The story does not quite end here, the baseballization of cricket has other ramifications. The purchase and sale of players have begun to take place on a world scale. From one point of view, this is only fair. The overwhelming proportion of the money currently spent on cricket in India is made up of accumulation in the services and manufacturing sectors as a consequence of the export boom. Render unto Caesar what belongs to Caesar. Since foreigners have greatly contributed to the fabulously high earnings of a section of Indians, why not allow them to be beneficiaries of the conspicuous consumption, via cricket, indulged in by this group of Indians?

But what about the flip side of it? The outstanding contemporary phenomenon in the country is uneven economic growth, growth concentrated within a thin periphery, from where the bulk of the nation has been kept away. If the income generated in the sectors enjoying the export boom could be spent on the purchase of goods and services produced within the country, the present reality of exclusive growth, theory says, could then be coaxed into, at least partially, a process of inclusive growth; many millions would have found work in the wake of the generation of activities following the splurge in demand for domestically produced goods. Consider, however, the case of cricket, neo-baseball, that is. Very little of the money being spent on cricket is percolating down into the domestic economic system. Go through the roster of names constituting the eight teams in the Indian Premier League. A large majority of them are foreigners, and they are claiming the lion’s hare of the fees and other reimbursements. The money they earn they will take out of the country in a scampering hurry.

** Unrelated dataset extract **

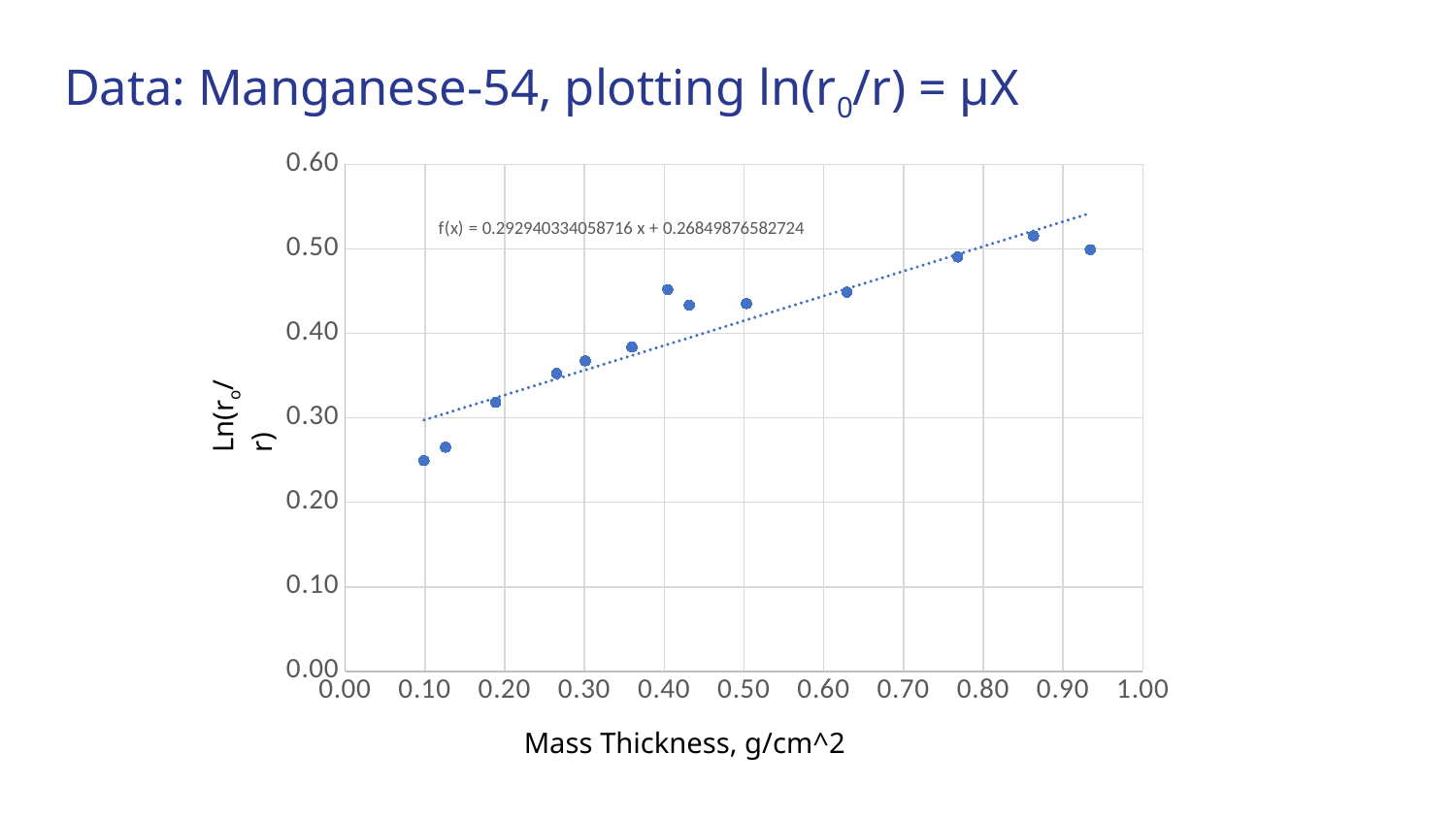
Which data point has the larger Ln(r0/r) value: the one near 0.10 g/cm^2 or the one near 0.77 g/cm^2? the one near 0.77 g/cm^2 Do the plotted values generally rise or fall as mass thickness increases along the x axis? rise What kind of chart is shown on the slide? scatter plot Is the value of Ln(r0/r) for the data point at mass thickness 0.10 g/cm^2 greater or less than 0.30? less What is the slope of the fitted trendline equation shown on the chart? 0.292940334058716 Is the value of Ln(r0/r) for the data point near mass thickness 0.19 g/cm^2 greater or less than 0.20? greater Is the value of Ln(r0/r) for the data point near mass thickness 0.63 g/cm^2 greater or less than 0.40? greater How many data points are plotted on the chart? 13 At which mass thickness does the lowest plotted value of Ln(r0/r) occur? 0.10 g/cm^2 What is the label of the x axis? Mass Thickness, g/cm^2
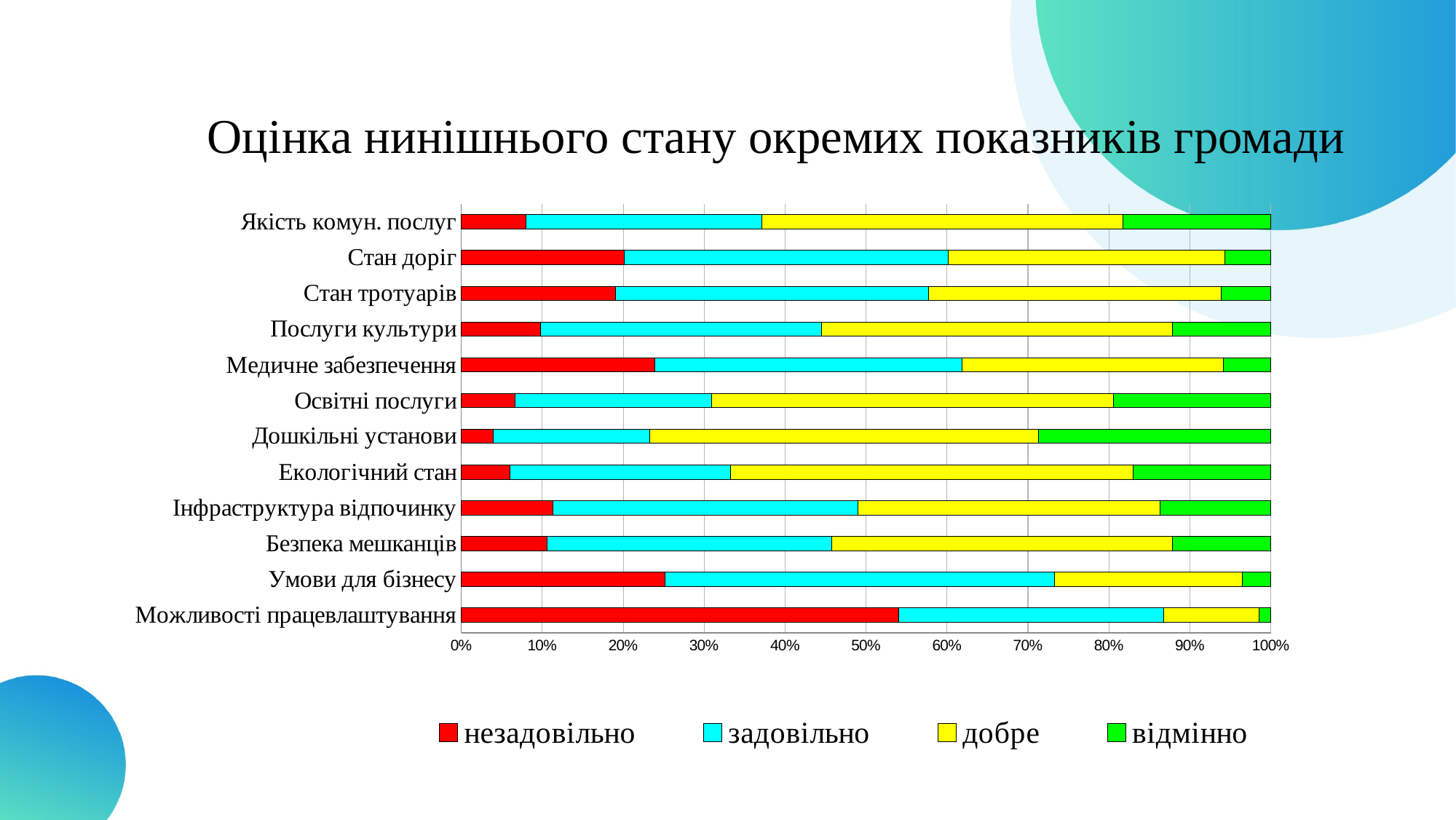
Which has a larger "незадовільно" share: "Умови для бізнесу" or "Стан доріг"? Умови для бізнесу Which category has the largest "незадовільно" (red) share? Можливості працевлаштування Which category has the smallest "відмінно" (green) share? Можливості працевлаштування Is the "незадовільно" share for "Якість комун. послуг" greater or less than 10%? less What kind of chart is shown on the slide? Stacked bar chart How many series does the legend list? 4 Is the "незадовільно" share for "Можливості працевлаштування" greater or less than 50%? greater Which category has the largest "відмінно" (green) share? Дошкільні установи What does each stacked bar total on the x axis? 100% Which colour represents the series "незадовільно" in the legend? Red What is the title of the chart? Оцінка нинішнього стану окремих показників громади How many categories (indicators) are plotted on the chart? 12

In other words, the import content of what is happening in the name of cricket is inordinately high. Once it is so, there can be little of what economists call the ‘multiplier’ effect of the carnival on domestic income and employment.

Maybe all this is according to a game plan, intended to combine consumerism, medieval pomp, globalization, sycophancy addressed to Americans, and a smattering of neo-colonial exploitation. An additional expectation could be at work too: the concoction will act as opium of the people. Will it? One never knows. Even a people steeped in medieval beliefs can, once the pitch is queered, behave in a mighty strange manner. Take Nepal for instance.